Do statements (a), (b) and (c) below agree with the text on the HPV vaccine? For each, answer yes or no and quote the deciding words of the text: (a) Bridget Maher was working for the Department of Health and Human Services when she spoke to the New Scientist; (b) Maher said FRC never stated it would oppose FDA approval of the vaccine; (c) Pollitt's rage was triggered by a quotation from Maher.

* [PROVIDED TEXT]:

++++++++++

As they flex their political muscle, right-wing Christians increasingly reveal their condescending view of women as moral children who need to be kept in line sexually by fear."
Pollitt's rage was triggered by a quotation from Bridget Maher, who was then working for FRC (she's now at the Department of Health and Human Services). Maher had told the New Scientist, "Giving the HPV vaccine to young women could be potentially harmful because they may see it as a license to engage in premarital sex."
As Maher would later tell me, "FRC was never against the vaccine and never said they would oppose FDA approval." This is consistent with the statement on FRC's website about the vaccine. "We merely expressed some concerns about it."
Feminists could be expected to have similar concerns over lawmakers taking money from drug companies to force a brand-new vaccine on young girls. But many are apparently too busy being angry at the people who had expressed any concerns: Christians.

++++++++++

* [MATERIAL PROVIDED]:
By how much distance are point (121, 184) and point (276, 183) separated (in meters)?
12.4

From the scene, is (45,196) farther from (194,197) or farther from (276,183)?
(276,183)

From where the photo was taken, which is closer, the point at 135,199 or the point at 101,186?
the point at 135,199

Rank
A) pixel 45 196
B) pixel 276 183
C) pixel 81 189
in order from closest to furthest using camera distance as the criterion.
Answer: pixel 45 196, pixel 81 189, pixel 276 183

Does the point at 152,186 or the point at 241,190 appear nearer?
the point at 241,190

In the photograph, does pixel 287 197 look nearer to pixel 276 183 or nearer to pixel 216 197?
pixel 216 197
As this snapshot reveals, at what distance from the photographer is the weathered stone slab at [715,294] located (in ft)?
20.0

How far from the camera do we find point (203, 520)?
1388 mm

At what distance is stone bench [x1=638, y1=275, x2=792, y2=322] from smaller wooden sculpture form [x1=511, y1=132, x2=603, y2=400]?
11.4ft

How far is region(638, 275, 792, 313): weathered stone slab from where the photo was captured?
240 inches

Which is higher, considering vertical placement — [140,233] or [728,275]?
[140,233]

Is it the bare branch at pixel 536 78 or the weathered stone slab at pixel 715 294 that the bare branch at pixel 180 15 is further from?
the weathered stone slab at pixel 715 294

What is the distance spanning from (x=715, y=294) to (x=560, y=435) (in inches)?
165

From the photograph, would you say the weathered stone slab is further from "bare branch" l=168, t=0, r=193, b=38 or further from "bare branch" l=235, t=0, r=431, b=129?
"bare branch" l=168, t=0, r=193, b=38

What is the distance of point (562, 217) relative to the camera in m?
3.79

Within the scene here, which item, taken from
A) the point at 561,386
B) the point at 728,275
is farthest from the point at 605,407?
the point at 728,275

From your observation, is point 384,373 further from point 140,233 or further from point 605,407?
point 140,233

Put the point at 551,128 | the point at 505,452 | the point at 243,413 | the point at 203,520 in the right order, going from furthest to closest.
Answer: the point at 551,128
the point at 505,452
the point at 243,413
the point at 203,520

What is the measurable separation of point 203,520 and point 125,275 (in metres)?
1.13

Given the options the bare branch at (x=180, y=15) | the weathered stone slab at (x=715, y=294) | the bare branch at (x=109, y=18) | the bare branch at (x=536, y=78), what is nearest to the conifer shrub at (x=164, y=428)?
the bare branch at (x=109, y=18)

++++++++++

* [WRITTEN RESPONSE]:
(a) No: "who was then working for FRC"
(b) Yes: "never said they would oppose FDA approval"
(c) Yes: "Pollitt's rage was triggered by a quotation from Bridget Maher"